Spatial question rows

□ □ □ □

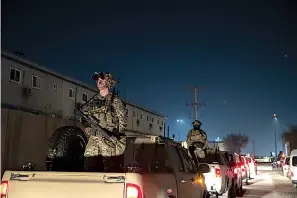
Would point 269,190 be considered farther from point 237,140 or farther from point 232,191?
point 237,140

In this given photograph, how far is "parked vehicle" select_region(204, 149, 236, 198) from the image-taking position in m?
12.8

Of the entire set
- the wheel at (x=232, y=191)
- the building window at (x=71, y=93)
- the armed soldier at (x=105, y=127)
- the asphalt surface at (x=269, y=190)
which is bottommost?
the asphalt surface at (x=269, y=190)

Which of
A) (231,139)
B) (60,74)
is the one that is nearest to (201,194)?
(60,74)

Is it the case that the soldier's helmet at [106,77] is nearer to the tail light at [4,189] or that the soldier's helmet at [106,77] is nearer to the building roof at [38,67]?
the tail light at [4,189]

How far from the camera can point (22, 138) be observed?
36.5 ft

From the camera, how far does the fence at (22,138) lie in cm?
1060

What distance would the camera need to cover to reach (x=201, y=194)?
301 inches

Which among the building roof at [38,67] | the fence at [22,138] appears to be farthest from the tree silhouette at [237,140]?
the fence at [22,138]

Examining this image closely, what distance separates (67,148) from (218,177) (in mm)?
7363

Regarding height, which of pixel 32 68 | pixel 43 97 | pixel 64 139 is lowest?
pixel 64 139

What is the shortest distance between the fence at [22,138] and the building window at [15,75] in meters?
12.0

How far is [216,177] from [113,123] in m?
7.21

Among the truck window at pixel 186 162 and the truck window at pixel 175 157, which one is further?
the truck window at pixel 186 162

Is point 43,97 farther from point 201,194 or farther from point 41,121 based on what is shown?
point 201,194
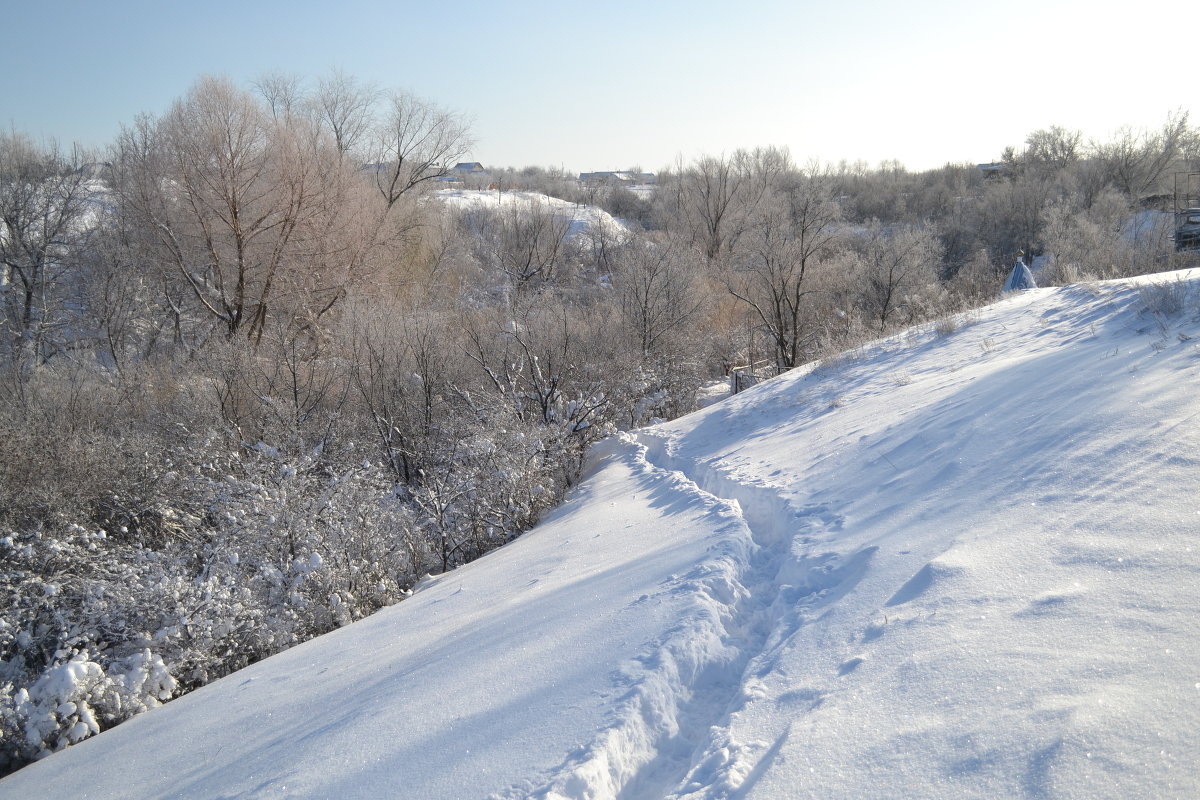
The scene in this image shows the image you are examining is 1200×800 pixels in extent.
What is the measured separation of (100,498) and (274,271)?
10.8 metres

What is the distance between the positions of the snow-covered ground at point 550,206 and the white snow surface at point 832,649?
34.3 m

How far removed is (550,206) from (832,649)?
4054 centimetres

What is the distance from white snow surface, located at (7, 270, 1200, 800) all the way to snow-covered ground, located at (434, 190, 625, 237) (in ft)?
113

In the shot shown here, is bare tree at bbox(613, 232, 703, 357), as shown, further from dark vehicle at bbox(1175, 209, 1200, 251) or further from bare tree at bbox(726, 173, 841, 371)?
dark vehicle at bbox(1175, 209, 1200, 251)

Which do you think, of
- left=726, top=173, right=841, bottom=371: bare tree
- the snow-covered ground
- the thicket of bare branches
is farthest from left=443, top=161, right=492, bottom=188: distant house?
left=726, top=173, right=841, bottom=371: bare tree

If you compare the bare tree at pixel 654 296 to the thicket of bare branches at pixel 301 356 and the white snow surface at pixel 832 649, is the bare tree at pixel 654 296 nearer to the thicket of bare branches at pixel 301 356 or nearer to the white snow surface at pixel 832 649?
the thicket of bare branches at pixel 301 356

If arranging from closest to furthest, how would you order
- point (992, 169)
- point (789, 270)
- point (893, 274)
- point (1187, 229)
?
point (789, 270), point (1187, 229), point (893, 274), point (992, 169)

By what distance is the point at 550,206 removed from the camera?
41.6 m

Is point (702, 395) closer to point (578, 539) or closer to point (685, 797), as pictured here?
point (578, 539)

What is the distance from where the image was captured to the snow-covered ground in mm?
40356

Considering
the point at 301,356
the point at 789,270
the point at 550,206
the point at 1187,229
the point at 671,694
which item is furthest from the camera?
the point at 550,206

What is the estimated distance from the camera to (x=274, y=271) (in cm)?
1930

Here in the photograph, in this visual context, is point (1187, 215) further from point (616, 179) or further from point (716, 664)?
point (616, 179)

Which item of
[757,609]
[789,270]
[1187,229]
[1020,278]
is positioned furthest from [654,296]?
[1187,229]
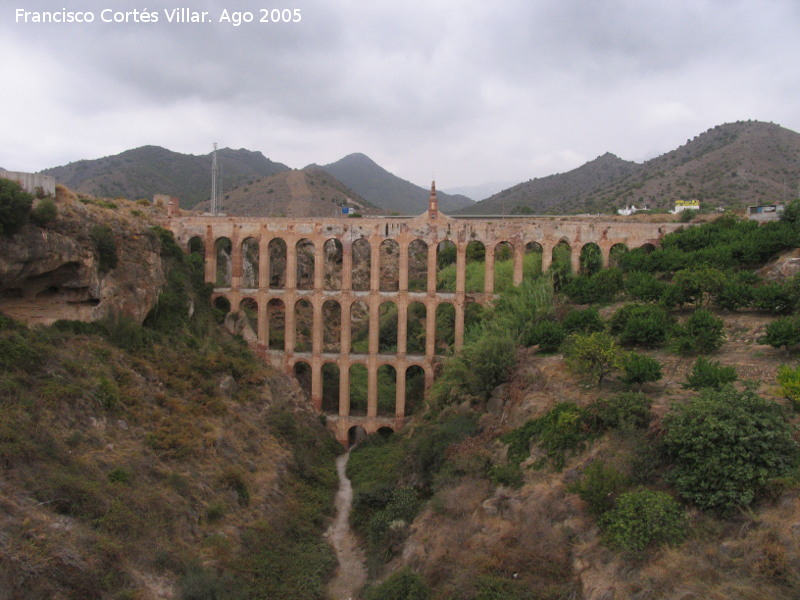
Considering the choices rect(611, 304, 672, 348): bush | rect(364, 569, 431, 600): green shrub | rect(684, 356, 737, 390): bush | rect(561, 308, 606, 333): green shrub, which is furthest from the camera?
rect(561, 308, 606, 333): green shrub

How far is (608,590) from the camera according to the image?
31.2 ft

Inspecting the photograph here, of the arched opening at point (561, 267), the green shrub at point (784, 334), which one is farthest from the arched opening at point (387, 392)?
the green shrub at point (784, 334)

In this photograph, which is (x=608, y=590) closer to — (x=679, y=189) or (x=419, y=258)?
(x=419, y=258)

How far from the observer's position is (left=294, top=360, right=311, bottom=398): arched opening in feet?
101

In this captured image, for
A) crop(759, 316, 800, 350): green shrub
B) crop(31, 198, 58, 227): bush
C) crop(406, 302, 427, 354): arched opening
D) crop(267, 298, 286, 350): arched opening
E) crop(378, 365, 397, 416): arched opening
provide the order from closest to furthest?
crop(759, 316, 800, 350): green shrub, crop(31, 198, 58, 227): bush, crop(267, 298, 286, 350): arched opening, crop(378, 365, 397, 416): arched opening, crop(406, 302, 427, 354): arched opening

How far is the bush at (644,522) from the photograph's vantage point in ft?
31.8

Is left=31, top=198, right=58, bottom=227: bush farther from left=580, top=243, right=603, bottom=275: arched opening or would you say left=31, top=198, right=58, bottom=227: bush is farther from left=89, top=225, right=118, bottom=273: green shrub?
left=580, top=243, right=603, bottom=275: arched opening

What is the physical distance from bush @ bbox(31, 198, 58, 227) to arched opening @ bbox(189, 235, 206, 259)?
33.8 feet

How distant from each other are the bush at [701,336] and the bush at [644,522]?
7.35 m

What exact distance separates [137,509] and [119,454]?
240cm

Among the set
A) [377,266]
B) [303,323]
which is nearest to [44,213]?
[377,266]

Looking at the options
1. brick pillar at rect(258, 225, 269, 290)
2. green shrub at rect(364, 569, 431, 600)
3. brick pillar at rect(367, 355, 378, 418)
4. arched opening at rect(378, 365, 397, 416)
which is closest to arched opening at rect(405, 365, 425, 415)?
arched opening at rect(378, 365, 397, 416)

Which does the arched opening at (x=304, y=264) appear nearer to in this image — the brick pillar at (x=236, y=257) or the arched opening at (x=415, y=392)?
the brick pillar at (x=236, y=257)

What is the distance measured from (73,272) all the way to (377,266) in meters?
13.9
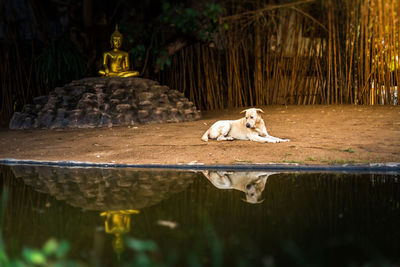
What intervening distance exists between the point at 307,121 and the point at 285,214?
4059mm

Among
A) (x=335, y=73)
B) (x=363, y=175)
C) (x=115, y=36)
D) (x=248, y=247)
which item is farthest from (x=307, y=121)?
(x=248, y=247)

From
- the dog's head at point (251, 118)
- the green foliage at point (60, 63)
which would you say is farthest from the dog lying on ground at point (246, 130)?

□ □ □ □

→ **REQUIREMENTS**:
Rewrite every row above, replacing "camera" with "viewer" and keeping every other word unchanged. Leave the pictures out of your output.

→ **ANSWER FOR THIS EXERCISE**:
Would point 269,190 be considered farther from point 237,140 or farther from point 232,191?
point 237,140

In this given photograph, how far is "parked vehicle" select_region(204, 149, 236, 198) from the image-taking position in m?
12.8

Of the entire set
- the wheel at (x=232, y=191)
- the building window at (x=71, y=93)
- the armed soldier at (x=105, y=127)
- the asphalt surface at (x=269, y=190)
which is bottommost?
the asphalt surface at (x=269, y=190)

Which of
A) (231,139)
B) (60,74)
is the one that is nearest to (201,194)?
(60,74)

Is it the case that the soldier's helmet at [106,77] is nearer to the tail light at [4,189] or that the soldier's helmet at [106,77] is nearer to the building roof at [38,67]?
the tail light at [4,189]

How far from the viewer can point (22, 138) be observed?
36.5 ft

From the viewer, how far does the fence at (22,138) lie in cm?
1060

What distance would the viewer need to cover to reach (x=201, y=194)?
301 inches

Which among the building roof at [38,67] | the fence at [22,138] appears to be farthest from the tree silhouette at [237,140]?
the fence at [22,138]

Examining this image closely, what distance separates (67,148) from (218,177) (in mm)?
7363

Regarding height, which of pixel 32 68 | pixel 43 97 | pixel 64 139 is lowest?
pixel 64 139

What is the shortest distance between the fence at [22,138] and the building window at [15,75] in meters?
12.0

How far is [216,177] from [113,123] in m?
7.21

Among the truck window at pixel 186 162 and the truck window at pixel 175 157, which one is further?
the truck window at pixel 186 162

Is point 43,97 farther from point 201,194 or farther from point 41,121 based on what is shown?
point 201,194
The scene in this image shows the image you are examining is 1200×800 pixels in extent.
What is the measured separation of (100,498) and (274,271)?
10.8 metres

What is the distance between the positions of the snow-covered ground at point 550,206 and the white snow surface at point 832,649?
34.3 m

How far removed is (550,206) from (832,649)?
4054 centimetres

What is the distance from white snow surface, located at (7, 270, 1200, 800) all the way to snow-covered ground, located at (434, 190, 625, 237) (in ft)?
113

In the shot shown here, is bare tree at bbox(613, 232, 703, 357), as shown, further from dark vehicle at bbox(1175, 209, 1200, 251) or further from bare tree at bbox(726, 173, 841, 371)?
dark vehicle at bbox(1175, 209, 1200, 251)

Which do you think, of
- left=726, top=173, right=841, bottom=371: bare tree
- the snow-covered ground
- the thicket of bare branches
is farthest from left=443, top=161, right=492, bottom=188: distant house?
left=726, top=173, right=841, bottom=371: bare tree

If you compare the bare tree at pixel 654 296 to the thicket of bare branches at pixel 301 356 and the white snow surface at pixel 832 649, is the bare tree at pixel 654 296 nearer to the thicket of bare branches at pixel 301 356 or nearer to the white snow surface at pixel 832 649?
the thicket of bare branches at pixel 301 356

If arranging from closest to furthest, how would you order
- point (992, 169)
- point (789, 270)
- point (893, 274)
- point (1187, 229)
?
point (789, 270), point (1187, 229), point (893, 274), point (992, 169)

By what distance is the point at 550,206 removed from the viewer?
41.6 m

Is point (702, 395) closer to point (578, 539) or closer to point (685, 797), as pictured here?
point (578, 539)

What is the distance from where the image was captured to the snow-covered ground in mm?
40356

Considering
the point at 301,356
the point at 789,270
the point at 550,206
the point at 1187,229
the point at 671,694
which item is furthest from the viewer?
the point at 550,206

What is the estimated distance from the viewer to (x=274, y=271) (in cm)?
1930

Here in the photograph, in this visual context, is point (1187, 215) further from point (616, 179) or further from point (716, 664)?
point (616, 179)

Which item of
[757,609]
[789,270]
[1187,229]
[1020,278]
is positioned furthest from [654,296]?
[1187,229]
Considering the choices rect(611, 304, 672, 348): bush | rect(364, 569, 431, 600): green shrub | rect(684, 356, 737, 390): bush | rect(561, 308, 606, 333): green shrub, which is furthest from the viewer?
rect(561, 308, 606, 333): green shrub

How far is (608,590) from the viewer according to the image?
31.2 ft

Inspecting the photograph here, of the arched opening at point (561, 267), the green shrub at point (784, 334), which one is farthest from the arched opening at point (387, 392)?
the green shrub at point (784, 334)

In this photograph, which is (x=608, y=590) closer to — (x=679, y=189) or (x=419, y=258)?
(x=419, y=258)

How far from the observer's position is (left=294, top=360, right=311, bottom=398): arched opening in feet?
101

In this captured image, for
A) crop(759, 316, 800, 350): green shrub
B) crop(31, 198, 58, 227): bush
C) crop(406, 302, 427, 354): arched opening
D) crop(267, 298, 286, 350): arched opening
E) crop(378, 365, 397, 416): arched opening
provide the order from closest to furthest?
crop(759, 316, 800, 350): green shrub, crop(31, 198, 58, 227): bush, crop(267, 298, 286, 350): arched opening, crop(378, 365, 397, 416): arched opening, crop(406, 302, 427, 354): arched opening

How far is the bush at (644,522) from the photograph's vantage point in ft?
31.8

Is left=31, top=198, right=58, bottom=227: bush farther from left=580, top=243, right=603, bottom=275: arched opening or would you say left=31, top=198, right=58, bottom=227: bush is farther from left=89, top=225, right=118, bottom=273: green shrub?
left=580, top=243, right=603, bottom=275: arched opening

What is the physical distance from bush @ bbox(31, 198, 58, 227) to arched opening @ bbox(189, 235, 206, 259)?
33.8 feet

How distant from each other are the bush at [701,336] and the bush at [644,522]?
7.35 m

What exact distance separates [137,509] and [119,454]?
240cm

Among the set
A) [377,266]
B) [303,323]
which is nearest to [44,213]?
[377,266]

Looking at the options
1. brick pillar at rect(258, 225, 269, 290)
2. green shrub at rect(364, 569, 431, 600)
3. brick pillar at rect(367, 355, 378, 418)
4. arched opening at rect(378, 365, 397, 416)
which is closest to arched opening at rect(405, 365, 425, 415)?
arched opening at rect(378, 365, 397, 416)

Which does the arched opening at (x=304, y=264) appear nearer to in this image — the brick pillar at (x=236, y=257) or the arched opening at (x=415, y=392)?
the brick pillar at (x=236, y=257)

What is the distance measured from (73,272) all the way to (377,266) in meters?
13.9
What intervening distance exists between the point at 307,121 and the point at 285,214?
4059mm

Among
A) (x=335, y=73)
B) (x=363, y=175)
C) (x=115, y=36)
D) (x=248, y=247)
which item is farthest from (x=307, y=121)?
(x=248, y=247)

From
- the dog's head at point (251, 118)
- the green foliage at point (60, 63)
which would you say is farthest from the dog lying on ground at point (246, 130)?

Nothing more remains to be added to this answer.